● PROBLEM TO WORK ON
Reproduce the listing below word for word, keeping every line in its original order.

● DATA SUPPLIED
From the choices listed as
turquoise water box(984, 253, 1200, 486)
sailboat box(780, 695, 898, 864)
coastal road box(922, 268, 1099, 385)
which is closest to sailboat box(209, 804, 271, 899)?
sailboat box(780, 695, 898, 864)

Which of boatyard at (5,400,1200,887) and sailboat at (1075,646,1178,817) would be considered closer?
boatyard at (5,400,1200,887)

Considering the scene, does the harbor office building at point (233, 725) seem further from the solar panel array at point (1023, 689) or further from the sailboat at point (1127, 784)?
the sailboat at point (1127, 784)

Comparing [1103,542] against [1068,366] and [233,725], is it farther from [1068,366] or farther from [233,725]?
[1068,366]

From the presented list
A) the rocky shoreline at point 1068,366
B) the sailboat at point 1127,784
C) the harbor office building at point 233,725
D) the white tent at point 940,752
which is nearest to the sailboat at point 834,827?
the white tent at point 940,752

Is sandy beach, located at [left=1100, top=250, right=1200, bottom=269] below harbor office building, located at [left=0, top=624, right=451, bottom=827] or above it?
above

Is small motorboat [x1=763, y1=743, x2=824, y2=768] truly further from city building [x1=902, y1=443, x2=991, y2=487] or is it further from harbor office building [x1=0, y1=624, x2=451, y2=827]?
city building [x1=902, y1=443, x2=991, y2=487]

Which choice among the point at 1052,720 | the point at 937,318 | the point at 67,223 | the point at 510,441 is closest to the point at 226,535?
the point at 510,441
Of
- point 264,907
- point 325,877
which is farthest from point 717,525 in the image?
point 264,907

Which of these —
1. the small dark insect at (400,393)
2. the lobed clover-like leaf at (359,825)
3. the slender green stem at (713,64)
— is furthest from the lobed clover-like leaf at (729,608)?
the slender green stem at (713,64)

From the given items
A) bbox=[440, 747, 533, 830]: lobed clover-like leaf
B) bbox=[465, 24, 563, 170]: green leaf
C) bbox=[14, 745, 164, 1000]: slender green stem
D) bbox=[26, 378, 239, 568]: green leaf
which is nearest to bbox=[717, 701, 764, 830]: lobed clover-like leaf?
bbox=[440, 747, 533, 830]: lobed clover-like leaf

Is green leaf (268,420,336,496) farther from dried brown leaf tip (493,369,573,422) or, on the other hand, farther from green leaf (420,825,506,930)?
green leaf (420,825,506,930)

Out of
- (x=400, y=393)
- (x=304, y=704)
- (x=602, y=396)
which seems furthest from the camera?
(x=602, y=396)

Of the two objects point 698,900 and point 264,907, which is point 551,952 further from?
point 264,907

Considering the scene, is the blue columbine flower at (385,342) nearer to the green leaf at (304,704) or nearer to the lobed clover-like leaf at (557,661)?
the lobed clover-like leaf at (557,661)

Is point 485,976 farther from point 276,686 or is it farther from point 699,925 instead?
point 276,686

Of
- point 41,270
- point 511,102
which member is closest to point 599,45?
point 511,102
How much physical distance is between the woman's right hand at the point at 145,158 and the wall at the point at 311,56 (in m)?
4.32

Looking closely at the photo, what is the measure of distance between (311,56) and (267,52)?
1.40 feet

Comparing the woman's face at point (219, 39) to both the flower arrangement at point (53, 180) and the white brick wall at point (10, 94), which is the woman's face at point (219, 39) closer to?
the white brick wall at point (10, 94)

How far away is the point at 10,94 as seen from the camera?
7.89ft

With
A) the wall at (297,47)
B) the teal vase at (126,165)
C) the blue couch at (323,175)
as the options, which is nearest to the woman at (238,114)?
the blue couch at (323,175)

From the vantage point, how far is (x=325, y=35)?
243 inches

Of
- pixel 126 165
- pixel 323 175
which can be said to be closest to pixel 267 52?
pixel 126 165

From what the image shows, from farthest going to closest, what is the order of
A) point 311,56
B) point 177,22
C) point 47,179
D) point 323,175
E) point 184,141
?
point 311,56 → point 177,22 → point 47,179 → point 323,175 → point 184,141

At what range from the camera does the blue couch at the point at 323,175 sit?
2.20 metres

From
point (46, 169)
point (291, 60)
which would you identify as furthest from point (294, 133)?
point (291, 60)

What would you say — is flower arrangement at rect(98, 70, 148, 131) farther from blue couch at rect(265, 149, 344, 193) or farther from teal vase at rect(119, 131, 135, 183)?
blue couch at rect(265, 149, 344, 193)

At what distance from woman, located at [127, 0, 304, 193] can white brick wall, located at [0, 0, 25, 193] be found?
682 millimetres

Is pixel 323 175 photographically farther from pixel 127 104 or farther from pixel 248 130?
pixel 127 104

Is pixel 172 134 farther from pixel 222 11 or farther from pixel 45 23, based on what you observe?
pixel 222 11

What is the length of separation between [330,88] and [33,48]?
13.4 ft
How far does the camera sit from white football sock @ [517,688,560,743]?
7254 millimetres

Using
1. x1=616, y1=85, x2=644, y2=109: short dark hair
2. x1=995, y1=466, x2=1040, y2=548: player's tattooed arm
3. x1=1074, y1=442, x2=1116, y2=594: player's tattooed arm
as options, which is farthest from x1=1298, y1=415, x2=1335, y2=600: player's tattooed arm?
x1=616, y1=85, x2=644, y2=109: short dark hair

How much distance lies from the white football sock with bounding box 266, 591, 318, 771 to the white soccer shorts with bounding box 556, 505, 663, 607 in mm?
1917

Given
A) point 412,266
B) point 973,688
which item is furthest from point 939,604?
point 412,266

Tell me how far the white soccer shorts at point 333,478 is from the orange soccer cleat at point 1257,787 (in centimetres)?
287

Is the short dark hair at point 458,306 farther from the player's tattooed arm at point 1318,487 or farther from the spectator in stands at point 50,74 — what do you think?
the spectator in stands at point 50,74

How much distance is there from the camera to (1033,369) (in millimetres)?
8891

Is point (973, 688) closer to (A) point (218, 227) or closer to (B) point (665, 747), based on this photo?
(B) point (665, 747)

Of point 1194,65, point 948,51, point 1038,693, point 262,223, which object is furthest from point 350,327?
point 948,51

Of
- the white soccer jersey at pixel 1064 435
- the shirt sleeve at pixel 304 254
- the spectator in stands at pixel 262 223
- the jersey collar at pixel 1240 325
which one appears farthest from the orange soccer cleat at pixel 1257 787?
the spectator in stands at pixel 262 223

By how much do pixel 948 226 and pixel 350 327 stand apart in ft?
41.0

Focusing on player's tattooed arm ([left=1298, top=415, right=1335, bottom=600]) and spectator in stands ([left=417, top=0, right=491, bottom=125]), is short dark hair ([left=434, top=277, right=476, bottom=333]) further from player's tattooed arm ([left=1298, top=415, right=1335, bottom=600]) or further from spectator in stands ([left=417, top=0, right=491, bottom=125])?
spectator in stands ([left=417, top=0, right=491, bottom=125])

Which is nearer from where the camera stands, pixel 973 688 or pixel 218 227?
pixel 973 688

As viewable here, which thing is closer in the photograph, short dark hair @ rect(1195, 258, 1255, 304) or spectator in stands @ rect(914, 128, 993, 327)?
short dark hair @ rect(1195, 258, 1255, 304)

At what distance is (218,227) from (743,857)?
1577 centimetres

● RESPONSE
From the choices listed as
turquoise water box(984, 253, 1200, 486)
sailboat box(780, 695, 898, 864)
coastal road box(922, 268, 1099, 385)
which is closest to sailboat box(209, 804, 271, 899)?
sailboat box(780, 695, 898, 864)

Which of boatyard at (5,400,1200,887) and sailboat at (1075,646,1178,817) would be considered closer?
boatyard at (5,400,1200,887)

Considering the scene, does the harbor office building at point (233, 725) seem further from the solar panel array at point (1023, 689) or further from the sailboat at point (1127, 784)?
the sailboat at point (1127, 784)

Comparing [1103,542] against [1068,366] and [233,725], is it farther from [1068,366] or farther from [233,725]?
[1068,366]

From the presented list
A) the rocky shoreline at point 1068,366
B) the sailboat at point 1127,784
C) the harbor office building at point 233,725
D) the white tent at point 940,752
which is nearest to the sailboat at point 834,827?
the white tent at point 940,752

Is sandy beach, located at [left=1100, top=250, right=1200, bottom=269] below harbor office building, located at [left=0, top=624, right=451, bottom=827] or above it?
above

Is small motorboat [x1=763, y1=743, x2=824, y2=768] truly further from city building [x1=902, y1=443, x2=991, y2=487] or is it further from harbor office building [x1=0, y1=624, x2=451, y2=827]?
city building [x1=902, y1=443, x2=991, y2=487]

Which choice among the point at 1052,720 | the point at 937,318 | the point at 67,223 | the point at 510,441 is closest to the point at 226,535?
the point at 510,441
Of
- point 264,907
- point 325,877
which is farthest from point 717,525 in the image?
point 264,907

Which of these —
1. the small dark insect at (400,393)
2. the lobed clover-like leaf at (359,825)
3. the slender green stem at (713,64)
— is furthest from the lobed clover-like leaf at (729,608)?
the slender green stem at (713,64)

From the given items
A) bbox=[440, 747, 533, 830]: lobed clover-like leaf
B) bbox=[465, 24, 563, 170]: green leaf
C) bbox=[14, 745, 164, 1000]: slender green stem
D) bbox=[26, 378, 239, 568]: green leaf
which is nearest to bbox=[717, 701, 764, 830]: lobed clover-like leaf?
bbox=[440, 747, 533, 830]: lobed clover-like leaf

Is green leaf (268,420,336,496) farther from dried brown leaf tip (493,369,573,422) or, on the other hand, farther from green leaf (420,825,506,930)?
green leaf (420,825,506,930)

Out of
- (x=400, y=393)
- (x=304, y=704)
- (x=602, y=396)
which seems furthest from the camera?
(x=602, y=396)

Of the two objects point 698,900 and point 264,907, which is point 551,952 further from?
point 264,907

Considering the scene, is the blue columbine flower at (385,342) nearer to the green leaf at (304,704) or nearer to the lobed clover-like leaf at (557,661)?
the lobed clover-like leaf at (557,661)

Is point 485,976 farther from point 276,686 or is it farther from point 699,925 instead?
point 276,686

Of
- point 41,270
- point 511,102
which member is closest to point 599,45?
point 511,102
How much physical distance is between the woman's right hand at the point at 145,158 and the wall at the point at 311,56 (in m)?
4.32

Looking closely at the photo, what is the measure of distance between (311,56) and (267,52)?
1.40 feet

Comparing the woman's face at point (219, 39) to both the flower arrangement at point (53, 180) and the white brick wall at point (10, 94), which is the woman's face at point (219, 39) closer to?
the white brick wall at point (10, 94)

How far away is the point at 10,94 as seen from the camera?
7.89ft

With
A) the wall at (297,47)
B) the teal vase at (126,165)
C) the blue couch at (323,175)
as the options, which is nearest to the woman at (238,114)?
the blue couch at (323,175)

From the vantage point, how far is (x=325, y=35)?
243 inches

Of
- pixel 126 165
- pixel 323 175
which can be said to be closest to pixel 267 52?
pixel 126 165

From what the image shows, from farthest going to closest, what is the order of
A) point 311,56
B) point 177,22
C) point 47,179
D) point 323,175
E) point 184,141
?
point 311,56 → point 177,22 → point 47,179 → point 323,175 → point 184,141

At what range from the camera does the blue couch at the point at 323,175 sit?
2.20 metres

From
point (46, 169)
point (291, 60)
which would you identify as furthest from point (294, 133)?
point (291, 60)

What would you say — is flower arrangement at rect(98, 70, 148, 131) farther from blue couch at rect(265, 149, 344, 193) or farther from teal vase at rect(119, 131, 135, 183)?
blue couch at rect(265, 149, 344, 193)

At what distance from woman, located at [127, 0, 304, 193] can white brick wall, located at [0, 0, 25, 193] be found?
682 millimetres

Is pixel 323 175 photographically farther from pixel 127 104 or farther from pixel 248 130?
pixel 127 104

Is pixel 172 134 farther from pixel 222 11 or farther from pixel 45 23, based on what you observe?
pixel 222 11

What is the length of separation between [330,88] and [33,48]?
13.4 ft
How far does the camera sit from white football sock @ [517,688,560,743]?
7254 millimetres

Using
1. x1=616, y1=85, x2=644, y2=109: short dark hair
2. x1=995, y1=466, x2=1040, y2=548: player's tattooed arm
3. x1=1074, y1=442, x2=1116, y2=594: player's tattooed arm
as options, which is farthest from x1=1298, y1=415, x2=1335, y2=600: player's tattooed arm?
x1=616, y1=85, x2=644, y2=109: short dark hair

How much distance lies from the white football sock with bounding box 266, 591, 318, 771 to the white soccer shorts with bounding box 556, 505, 663, 607 in mm?
1917

Given
A) point 412,266
B) point 973,688
which item is furthest from point 939,604?
point 412,266

Tell me how far the white soccer shorts at point 333,478 is from the orange soccer cleat at point 1257,787 (in centimetres)?
287

Is the short dark hair at point 458,306 farther from the player's tattooed arm at point 1318,487 or farther from the spectator in stands at point 50,74 — what do you think?
the spectator in stands at point 50,74

How much distance is there from the camera to (1033,369) (in millimetres)?
8891

Is point (973, 688) closer to (A) point (218, 227) or closer to (B) point (665, 747), based on this photo?
(B) point (665, 747)

Of point 1194,65, point 948,51, point 1038,693, point 262,223, which object is furthest from point 350,327?
point 948,51

Of
- the white soccer jersey at pixel 1064 435
- the shirt sleeve at pixel 304 254
- the spectator in stands at pixel 262 223
- the jersey collar at pixel 1240 325
which one appears farthest from the orange soccer cleat at pixel 1257 787?
the spectator in stands at pixel 262 223

By how much do pixel 948 226 and pixel 350 327 stand apart in ft?
41.0

Focusing on player's tattooed arm ([left=1298, top=415, right=1335, bottom=600]) and spectator in stands ([left=417, top=0, right=491, bottom=125]), is short dark hair ([left=434, top=277, right=476, bottom=333]) further from player's tattooed arm ([left=1298, top=415, right=1335, bottom=600]) or further from spectator in stands ([left=417, top=0, right=491, bottom=125])?
spectator in stands ([left=417, top=0, right=491, bottom=125])

Which is nearer from where the camera stands, pixel 973 688 or pixel 218 227?
pixel 973 688

As viewable here, which thing is closer in the photograph, short dark hair @ rect(1195, 258, 1255, 304) or spectator in stands @ rect(914, 128, 993, 327)?
short dark hair @ rect(1195, 258, 1255, 304)

At what distance is (218,227) from (743,857)?
1577 centimetres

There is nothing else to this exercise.